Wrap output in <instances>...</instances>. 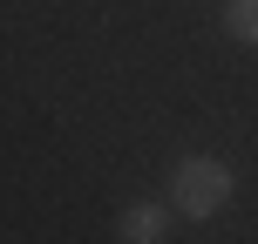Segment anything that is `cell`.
Instances as JSON below:
<instances>
[{"instance_id": "2", "label": "cell", "mask_w": 258, "mask_h": 244, "mask_svg": "<svg viewBox=\"0 0 258 244\" xmlns=\"http://www.w3.org/2000/svg\"><path fill=\"white\" fill-rule=\"evenodd\" d=\"M170 217H177L170 204H122L116 210V237L122 244H163L170 237Z\"/></svg>"}, {"instance_id": "3", "label": "cell", "mask_w": 258, "mask_h": 244, "mask_svg": "<svg viewBox=\"0 0 258 244\" xmlns=\"http://www.w3.org/2000/svg\"><path fill=\"white\" fill-rule=\"evenodd\" d=\"M218 27H224V41H238V48H258V0H224Z\"/></svg>"}, {"instance_id": "1", "label": "cell", "mask_w": 258, "mask_h": 244, "mask_svg": "<svg viewBox=\"0 0 258 244\" xmlns=\"http://www.w3.org/2000/svg\"><path fill=\"white\" fill-rule=\"evenodd\" d=\"M231 197H238V170L224 156H177L170 163V210L177 217H190V224L224 217Z\"/></svg>"}]
</instances>
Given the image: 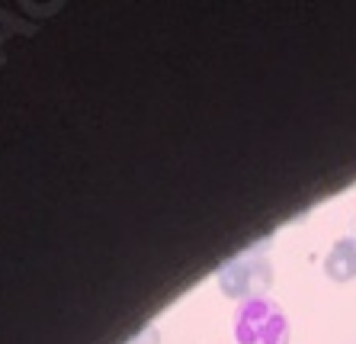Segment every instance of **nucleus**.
<instances>
[{"label":"nucleus","instance_id":"obj_1","mask_svg":"<svg viewBox=\"0 0 356 344\" xmlns=\"http://www.w3.org/2000/svg\"><path fill=\"white\" fill-rule=\"evenodd\" d=\"M234 341L238 344H289V319L280 302L254 296L234 309Z\"/></svg>","mask_w":356,"mask_h":344},{"label":"nucleus","instance_id":"obj_2","mask_svg":"<svg viewBox=\"0 0 356 344\" xmlns=\"http://www.w3.org/2000/svg\"><path fill=\"white\" fill-rule=\"evenodd\" d=\"M218 290H222L228 299H254V296H264L273 283V267H270V258L260 251H244L238 258H232L228 264H222L216 274Z\"/></svg>","mask_w":356,"mask_h":344},{"label":"nucleus","instance_id":"obj_3","mask_svg":"<svg viewBox=\"0 0 356 344\" xmlns=\"http://www.w3.org/2000/svg\"><path fill=\"white\" fill-rule=\"evenodd\" d=\"M324 274H327V280H334V283H350V280H356V238L353 235L334 242V248L327 251V258H324Z\"/></svg>","mask_w":356,"mask_h":344},{"label":"nucleus","instance_id":"obj_4","mask_svg":"<svg viewBox=\"0 0 356 344\" xmlns=\"http://www.w3.org/2000/svg\"><path fill=\"white\" fill-rule=\"evenodd\" d=\"M129 344H161V331L158 325H145L141 331H135V338Z\"/></svg>","mask_w":356,"mask_h":344}]
</instances>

------

**Direction**
State how many lines of the data above contain the string "viewBox", matching case exactly. Reply with the number alone.

**The result**
2